Лариса откинулась на спинку стула и прикрыла веки, погрузившись в воспоминания. Но я выяснила еще не все подробности того вечера и не отставала с вопросами:

— А сидели где?

— Сначала на улице. Потом зачем-то внутрь забрались. Хотя ни дождя, ни ветра не было.

— Может, шумели сильно? Песни пели, шампанским стреляли…

— Шампанское как раз не пили. А здесь мы шумели еще сильнее, чем снаружи. Дискотеку устроили. Столики мужики сдвинули, Макар динамики на середину вытащил. Шабаш начался — собственного голоса не слышно.

— Бедные жильцы! Не спускались вас утихомирить? Или охрана не пропустила?

— Ох, Татьяна, такой прикол, — Лариса засмеялась. — Представляешь, охраннички наши крепились, держались, а к двенадцати расслабились, стали то рюмочку, то стопочку опрокидывать и упились в конце концов до поросячьего визга. С нами барыню отплясывали, рыдали в обнимку на полу.

— Безобразие! А как же их прямые обязанности?

— Вы совершенно правы! — Тень негодования пробежала по ее красивому лицу. — Из-за этих бездельников я чуть заикой не стала!

— Расскажите, пожалуйста! — я насторожилась.

— Часа в два ночи мне потребовалось в туалет. Кстати, их тут два: для работников — рядом с черным выходом — и для посетителей. В последнем закрылась парочка, и мне пришлось топать в служебную часть. Туда доползла удачно, обратно выхожу и как заору!

— Почему? — подала я голос в нужном месте.

— На меня из темноты коридора двигалось какое-то чудовище!

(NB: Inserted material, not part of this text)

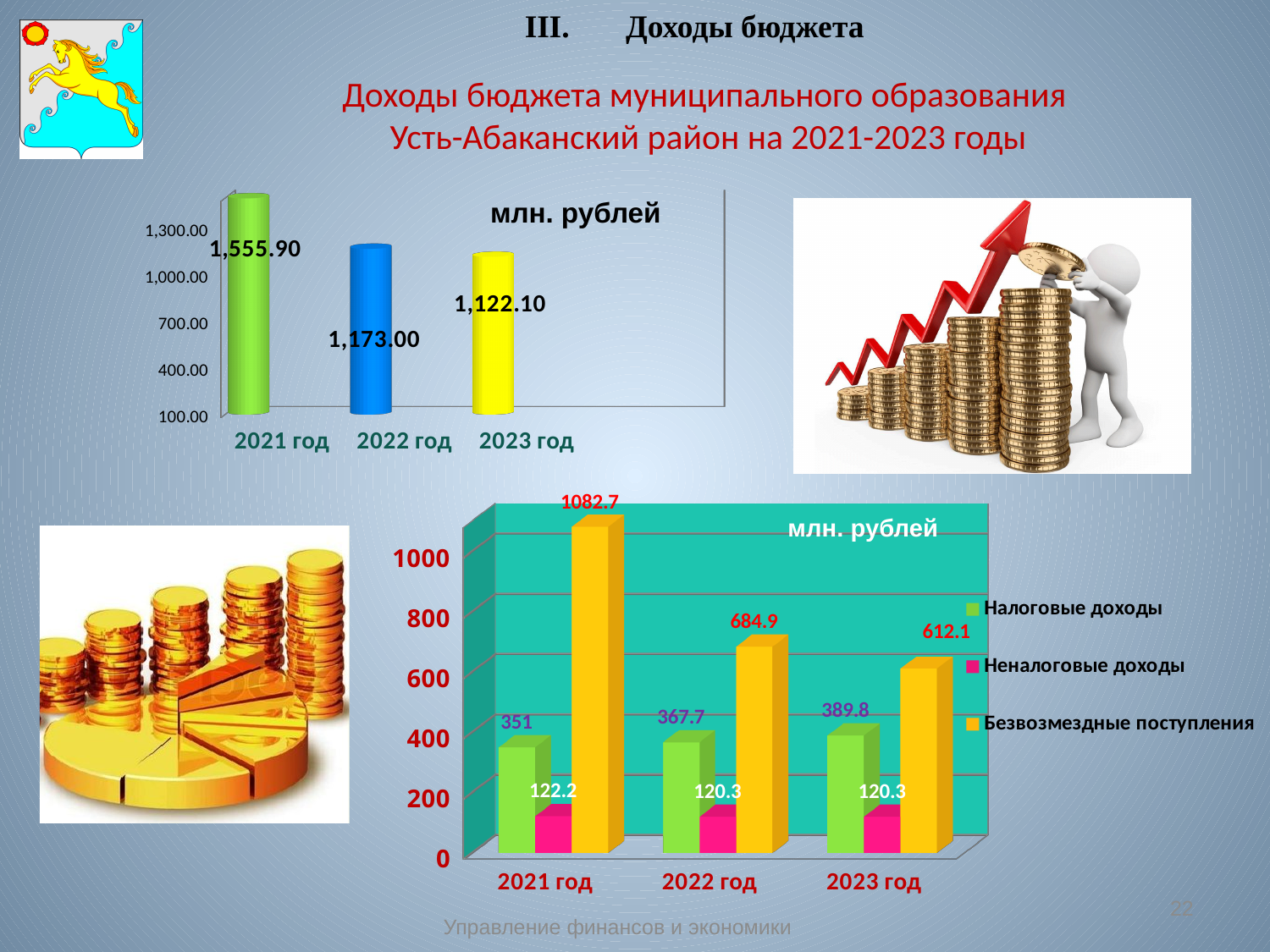
In the bottom chart, what is the value of Неналоговые доходы for 2022 год? 120.3 In the top-left chart, what is the difference between the values for 2021 год and 2022 год? 382.90 In the bottom chart, what is the difference between Налоговые доходы for 2023 год and 2021 год? 38.8 In the bottom chart, what is the value of Безвозмездные поступления for 2021 год? 1082.7 In the top-left chart, how many bars are plotted? 3 In the top-left chart, what is the value for 2021 год? 1,555.90 In the top-left chart, do the values rise or fall from 2021 год to 2023 год? fall In the bottom chart, how many series does the legend list? 3 In the bottom chart, what is the value of Налоговые доходы for 2023 год? 389.8 In the bottom chart, which is larger: Безвозмездные поступления for 2022 год or for 2023 год? 2022 год In the top-left chart, what is the value for 2023 год? 1,122.10 In the top-left chart, which year has the lowest value? 2023 год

— А-а-а, — это вслух, а про себя: белая горячка, классическая картина.

— И не сразу до меня дошло, что меня испугал до полусмерти старый вонючий грязный бомжик.

— С веничком? — прошептала я в восторге.

— Да. Вы его здесь видели? Он и раньше все время норовил мимо охраны проскочить — погреться, бутылки собрать. Если хотели выгнать, делал вид, что делом занят, подметает. Но я-то с пьяных глаз не сообразила, чуть не обделалась со страху, хорошо, в туалет сходить успела.

— Кошмар. Не приставал?

— Не смеши. Он в обычном состоянии на ногах еле держался, а тогда уже успел где-то набраться похлеще меня. Когда мы, оба покачиваясь, сошлись посередине коридора, разойтись, конечно, было проблематично. Старикан меня за руку уцепил и ну лопотать. Бредил, наверное, алкаш.

— О чем?

— Чушь несусветную. Статуя, говорит, вознеслась. Я спрашиваю: какая-такая статуя? А он: которая на площади. Наклонился, перегаром на меня дышит и одно и то же повторяет: «Божий промысел, на небеса вознеслась, чудо!»

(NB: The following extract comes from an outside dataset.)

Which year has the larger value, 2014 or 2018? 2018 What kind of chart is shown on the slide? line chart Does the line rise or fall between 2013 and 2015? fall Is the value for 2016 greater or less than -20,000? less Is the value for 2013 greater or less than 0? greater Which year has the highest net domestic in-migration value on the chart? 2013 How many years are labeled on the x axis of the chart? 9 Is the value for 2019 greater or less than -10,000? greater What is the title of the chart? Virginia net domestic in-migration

Я молчала, переваривая. Лариса передернула плечами, допила кофе и продолжила:

— Настоящая пытка — психологически-ароматическая. Если бы не Макар, я бы загнулась. Он меня искал уже, выглянул в коридор, а я там с бомжиком обжимаюсь. В прямом смысле. Макарка психанул, меня уволок, на охранников наорал, они даже по стойке «смирно» вытянулись, отправил их наводить порядок.

Думаю, выгнали они старикана взашей и припугнули чем-нибудь. Сегодня я его не видела.

Я печально высморкалась. Дело спорщиков, за исключением мелочей, было разрешено. Макаркины ребятки, подстегнутые алкоголем и хозяйской руганью, насмерть забили маленького бомжика. Он попытался убежать, и они открыли пальбу из служебного оружия. Выстрелы слышали азартные бессонные мужички. Как говорится, се ля ви. Убийство произошло. А Макар боится, что я выведу его на чистую воду;

Я крутила в пальцах чашку, не прислушиваясь к вещающей в похмельном синдроме Ларисе. Меня занимало другое. Сложилась странная ситуация: несколько серьезных и весьма занятых людей, включая меня, обеспокоены судьбой и возможной гибелью какого-то бомжа. Всеобщий альтруизм? Справедливость для всех и каждого?